A government source, a legal expert and a member of Merkel’s conservatives in the Bundestag (lower house) said Germany was still on track to vote on the European Stability Mechanism (ESM) and the “fiscal pact” for budget discipline in Europe by the end of the month.
“I see no concrete impact on the current parliamentary proceedings on the ESM and fiscal pact. There will be no delay in ratification,” said Nobert Barthle, the parliamentary spokesman on budget affairs for Merkel’s Christian Democratic Union (CDU) party.
“It is about the information that is given to the Bundestag in the future,” and would not affect ratification, said the German government source.

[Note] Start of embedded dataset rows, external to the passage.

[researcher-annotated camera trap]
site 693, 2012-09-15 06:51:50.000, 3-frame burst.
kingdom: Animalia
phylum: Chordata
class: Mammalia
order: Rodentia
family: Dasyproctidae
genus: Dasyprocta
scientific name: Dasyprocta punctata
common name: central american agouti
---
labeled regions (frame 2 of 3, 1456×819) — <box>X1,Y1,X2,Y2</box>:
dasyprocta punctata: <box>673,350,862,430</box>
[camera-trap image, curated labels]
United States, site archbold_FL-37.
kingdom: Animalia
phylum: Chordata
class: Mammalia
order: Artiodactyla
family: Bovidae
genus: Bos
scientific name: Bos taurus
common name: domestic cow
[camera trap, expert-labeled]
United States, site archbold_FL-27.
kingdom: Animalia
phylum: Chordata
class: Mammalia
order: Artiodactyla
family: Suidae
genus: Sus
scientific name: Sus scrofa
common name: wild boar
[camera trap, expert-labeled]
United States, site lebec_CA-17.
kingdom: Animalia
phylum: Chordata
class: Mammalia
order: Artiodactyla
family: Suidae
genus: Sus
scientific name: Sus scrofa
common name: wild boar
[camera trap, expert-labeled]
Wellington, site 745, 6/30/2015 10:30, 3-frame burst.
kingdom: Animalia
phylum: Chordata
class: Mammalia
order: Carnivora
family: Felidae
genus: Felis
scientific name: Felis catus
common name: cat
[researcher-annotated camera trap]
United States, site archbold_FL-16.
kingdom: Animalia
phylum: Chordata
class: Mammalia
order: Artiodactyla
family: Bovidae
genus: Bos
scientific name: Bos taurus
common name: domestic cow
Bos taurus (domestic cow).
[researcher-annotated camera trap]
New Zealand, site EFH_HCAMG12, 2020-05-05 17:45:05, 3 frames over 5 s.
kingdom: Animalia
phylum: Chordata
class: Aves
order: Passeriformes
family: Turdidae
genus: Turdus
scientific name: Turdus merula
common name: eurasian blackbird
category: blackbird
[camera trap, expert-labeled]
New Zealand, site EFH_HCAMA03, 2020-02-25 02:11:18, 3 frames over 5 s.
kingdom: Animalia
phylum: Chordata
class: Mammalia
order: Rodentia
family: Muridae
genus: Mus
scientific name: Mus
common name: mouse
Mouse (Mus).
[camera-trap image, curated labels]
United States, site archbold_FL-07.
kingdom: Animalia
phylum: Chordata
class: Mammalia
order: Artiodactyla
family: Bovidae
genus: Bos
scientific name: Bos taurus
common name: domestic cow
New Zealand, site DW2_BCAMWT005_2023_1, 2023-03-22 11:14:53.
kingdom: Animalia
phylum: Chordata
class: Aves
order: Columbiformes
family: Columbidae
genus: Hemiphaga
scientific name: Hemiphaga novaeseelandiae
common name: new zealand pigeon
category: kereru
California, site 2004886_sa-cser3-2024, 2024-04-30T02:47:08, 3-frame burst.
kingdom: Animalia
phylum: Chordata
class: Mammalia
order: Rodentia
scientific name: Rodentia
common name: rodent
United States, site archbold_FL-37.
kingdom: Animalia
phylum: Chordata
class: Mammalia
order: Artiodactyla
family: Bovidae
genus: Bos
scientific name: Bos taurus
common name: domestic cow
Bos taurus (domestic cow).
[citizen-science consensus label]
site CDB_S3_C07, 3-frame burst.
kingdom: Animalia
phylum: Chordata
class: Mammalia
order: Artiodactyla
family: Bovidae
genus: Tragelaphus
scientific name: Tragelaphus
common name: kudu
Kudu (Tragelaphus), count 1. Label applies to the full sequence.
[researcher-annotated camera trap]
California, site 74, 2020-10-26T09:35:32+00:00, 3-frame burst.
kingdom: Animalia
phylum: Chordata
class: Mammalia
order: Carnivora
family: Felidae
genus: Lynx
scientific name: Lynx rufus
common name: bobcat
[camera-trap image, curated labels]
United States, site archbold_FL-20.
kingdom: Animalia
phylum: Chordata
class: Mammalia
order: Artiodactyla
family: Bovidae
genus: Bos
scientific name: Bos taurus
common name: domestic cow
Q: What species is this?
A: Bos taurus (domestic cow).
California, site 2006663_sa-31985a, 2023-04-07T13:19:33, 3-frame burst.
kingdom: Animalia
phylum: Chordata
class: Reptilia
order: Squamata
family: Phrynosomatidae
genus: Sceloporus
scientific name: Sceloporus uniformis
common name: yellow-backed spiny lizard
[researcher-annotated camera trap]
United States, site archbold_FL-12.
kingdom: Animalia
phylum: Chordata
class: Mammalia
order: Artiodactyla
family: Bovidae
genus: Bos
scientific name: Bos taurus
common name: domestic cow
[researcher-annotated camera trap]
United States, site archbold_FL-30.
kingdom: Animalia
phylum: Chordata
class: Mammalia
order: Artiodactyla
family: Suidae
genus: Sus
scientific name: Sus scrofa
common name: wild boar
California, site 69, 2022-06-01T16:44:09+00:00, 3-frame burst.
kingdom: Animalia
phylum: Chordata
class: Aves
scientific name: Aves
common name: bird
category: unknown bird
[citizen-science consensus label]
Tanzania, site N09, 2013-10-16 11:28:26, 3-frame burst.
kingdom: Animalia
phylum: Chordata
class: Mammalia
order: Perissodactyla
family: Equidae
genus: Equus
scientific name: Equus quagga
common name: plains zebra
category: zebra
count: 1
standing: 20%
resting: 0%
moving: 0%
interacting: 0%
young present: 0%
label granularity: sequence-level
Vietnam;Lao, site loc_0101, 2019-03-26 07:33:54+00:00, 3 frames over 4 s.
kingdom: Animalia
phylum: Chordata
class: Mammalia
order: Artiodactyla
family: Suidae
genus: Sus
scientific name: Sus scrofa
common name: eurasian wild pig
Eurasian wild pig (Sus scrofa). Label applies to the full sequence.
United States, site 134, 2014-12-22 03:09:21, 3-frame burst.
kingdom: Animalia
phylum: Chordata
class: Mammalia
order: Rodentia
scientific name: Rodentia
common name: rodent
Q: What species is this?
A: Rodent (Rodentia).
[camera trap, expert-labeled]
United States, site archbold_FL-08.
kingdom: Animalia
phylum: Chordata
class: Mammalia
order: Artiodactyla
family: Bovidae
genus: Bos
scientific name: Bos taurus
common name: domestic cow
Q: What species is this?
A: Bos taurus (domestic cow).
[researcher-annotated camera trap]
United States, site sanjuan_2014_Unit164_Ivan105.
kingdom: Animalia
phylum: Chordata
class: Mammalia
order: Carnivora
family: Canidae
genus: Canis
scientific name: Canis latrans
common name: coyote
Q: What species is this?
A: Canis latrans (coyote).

A two-thirds majority is required in both houses to pass the ESM, which cannot come into effect as scheduled on July 1 without German ratification.
So far only four out of 17 euro zone member states have ratified the ESM, which requires 90 percent of the capital base of the currency bloc to come into effect.
After the constitutional court in Karlsruhe announced its finding that the government had “violated the rights of the German parliament to be informed”, the euro fell to a session low versus the dollar.
Germany’s main opposition Social Democrats (SPD), whose support Merkel will need on the euro zone votes, welcomed the decision, which responded to a complaint from its Green allies.
Leading SPD MP Thomas Oppermann called it a “great day for parliamentary democracy. Euro rescue mechanisms must be more transparent and more accountable to the people”.
This is not the first time a court ruling has intervened in Germany’s involvement in European rescue mechanisms.
A constitutional court last year gave a bigger say to German lawmakers in the forerunner to the ESM, the European Financial Stability Facility (EFSF), obliging the government to seek the approval of the Bundestag’s budget committee before agreeing to German participation in euro zone bailout operations.
Law professor Christian Calliess at Berlin’s Free University said the latest ruling was different and would not impinge on Germany’s ability to act in response to the euro zone crisis.
“The markets appear to be overreacting; this is not like the ruling last year on the EFSF,” he told Reuters.
“This ruling is not relevant to the sovereign debt crisis in the euro zone,” he said, adding that it mainly clarified to what extent parliament should be consulted in future.